### Page text
[BEGIN]
We all know that digitalisation, and not least AI, machine learning (ML) and deep-learning (DL) – please pick your preferred buzz-word – is all about data. "Data is the new oil" as they say. And there is a lot of data. Quite obviously, the trick is to get the data from all the places where it is, into the digital engines where it can be put to good use. Of course, each engine is very specific and needs a specific fuel mix – just any old data won't do.
For Dun & Bradstreet – a data company at heart – this is all about getting data from sources, via refining and matching, into analytics and via customer-specific logic, and into external APIs, and integrated into client systems and processes.
Five years ago (or ten, or twenty) this was done in many side-by-side "monolithic" systems. It was fine when there wasn't too much data. It was fine when the receiver was typically a human being. However, when things shifted – the need to handle more and more data, changing ever more frequently, with the receiver being a finely tuned and purpose-specific robot – it was no longer fine at all.
Three years ago, we set about building a "pipeline" of data to meet this need. The premise was simple: We would never be able to foresee all the ways that we or our clients would want to use data in the future. Nor could we stop or control the increase in data, its speed of change or its increased regulation. Hence, we needed to enable our clients to bring just the right combination of data and analytics to just where they needed it, without prior warning, and be able to benefit from it right away.
Two years ago, we made the "pipeline" work. It was, however, slow. The data flowed more like asphalt than gasoline. This was despite the fact that we had a great, very recent, technology base with great architecture (we can deploy code into production 30 times or more per day, quite a change from quarterly cycles of old), and great analysts including a new AI/ML/DL-team, and clients eager to reap the benefits.
[END]
### Exercise tasks
1/ In the data pipeline text, condense the paragraph beginning "Three years ago, we set about" into a short bulleted list that keeps its main facts.
2/ List everything about data that the data pipeline text says could not be stopped or controlled.
3/ Copy the data pipeline text from "We all know" to "data won't do.".

### Extracted records
[BEGIN]
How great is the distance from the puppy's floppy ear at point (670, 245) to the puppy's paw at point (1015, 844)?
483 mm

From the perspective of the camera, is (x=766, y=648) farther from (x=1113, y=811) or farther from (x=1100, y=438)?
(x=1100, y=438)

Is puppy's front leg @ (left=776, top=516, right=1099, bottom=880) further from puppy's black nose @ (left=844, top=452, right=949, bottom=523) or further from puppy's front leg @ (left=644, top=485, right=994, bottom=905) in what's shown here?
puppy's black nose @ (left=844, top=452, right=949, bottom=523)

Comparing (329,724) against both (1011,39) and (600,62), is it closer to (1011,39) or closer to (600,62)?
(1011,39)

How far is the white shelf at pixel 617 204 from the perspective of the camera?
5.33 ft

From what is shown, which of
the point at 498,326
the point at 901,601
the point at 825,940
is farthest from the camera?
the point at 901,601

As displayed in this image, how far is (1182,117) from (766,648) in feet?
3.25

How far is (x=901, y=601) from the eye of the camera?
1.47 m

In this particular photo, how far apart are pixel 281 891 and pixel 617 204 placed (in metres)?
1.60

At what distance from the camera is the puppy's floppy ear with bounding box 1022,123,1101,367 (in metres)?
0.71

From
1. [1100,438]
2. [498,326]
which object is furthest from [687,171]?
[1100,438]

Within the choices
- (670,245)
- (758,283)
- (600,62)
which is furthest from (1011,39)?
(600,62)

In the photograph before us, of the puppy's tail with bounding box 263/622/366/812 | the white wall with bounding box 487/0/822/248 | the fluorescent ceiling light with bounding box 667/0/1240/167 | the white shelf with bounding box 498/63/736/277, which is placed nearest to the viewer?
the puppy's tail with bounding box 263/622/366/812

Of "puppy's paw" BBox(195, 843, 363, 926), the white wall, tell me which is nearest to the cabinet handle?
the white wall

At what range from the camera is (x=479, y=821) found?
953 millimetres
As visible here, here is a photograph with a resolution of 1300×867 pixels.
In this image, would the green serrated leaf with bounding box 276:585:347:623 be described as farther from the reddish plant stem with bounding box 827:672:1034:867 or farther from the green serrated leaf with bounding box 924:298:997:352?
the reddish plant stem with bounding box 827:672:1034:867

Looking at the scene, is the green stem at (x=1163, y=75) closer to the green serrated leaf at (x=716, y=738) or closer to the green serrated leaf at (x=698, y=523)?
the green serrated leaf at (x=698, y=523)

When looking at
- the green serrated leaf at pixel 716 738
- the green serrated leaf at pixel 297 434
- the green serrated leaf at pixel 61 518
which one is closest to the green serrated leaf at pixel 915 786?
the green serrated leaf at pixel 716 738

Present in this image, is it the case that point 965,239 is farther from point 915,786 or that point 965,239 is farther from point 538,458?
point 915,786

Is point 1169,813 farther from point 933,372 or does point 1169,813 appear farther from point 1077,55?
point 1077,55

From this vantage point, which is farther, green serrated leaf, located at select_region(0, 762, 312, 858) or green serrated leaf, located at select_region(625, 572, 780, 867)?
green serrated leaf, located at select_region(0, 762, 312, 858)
[END]
### Responses
1/
- Three years ago, work began on a data "pipeline" to meet the need.
- Premise: no one could foresee every future way the company or its clients would want to use data.
- The growth of data, its speed of change, and its increasing regulation could not be stopped or controlled.
- Therefore, clients needed to be able to bring the right combination of data and analytics to wherever they needed it, without prior warning, and benefit right away.

2/
- The increase in data
- Its speed of change
- Its increased regulation

3/
We all know that digitalisation, and not least AI, machine learning (ML) and deep-learning (DL) – please pick your preferred buzz-word – is all about data. "Data is the new oil" as they say. And there is a lot of data. Quite obviously, the trick is to get the data from all the places where it is, into the digital engines where it can be put to good use. Of course, each engine is very specific and needs a specific fuel mix – just any old data won't do.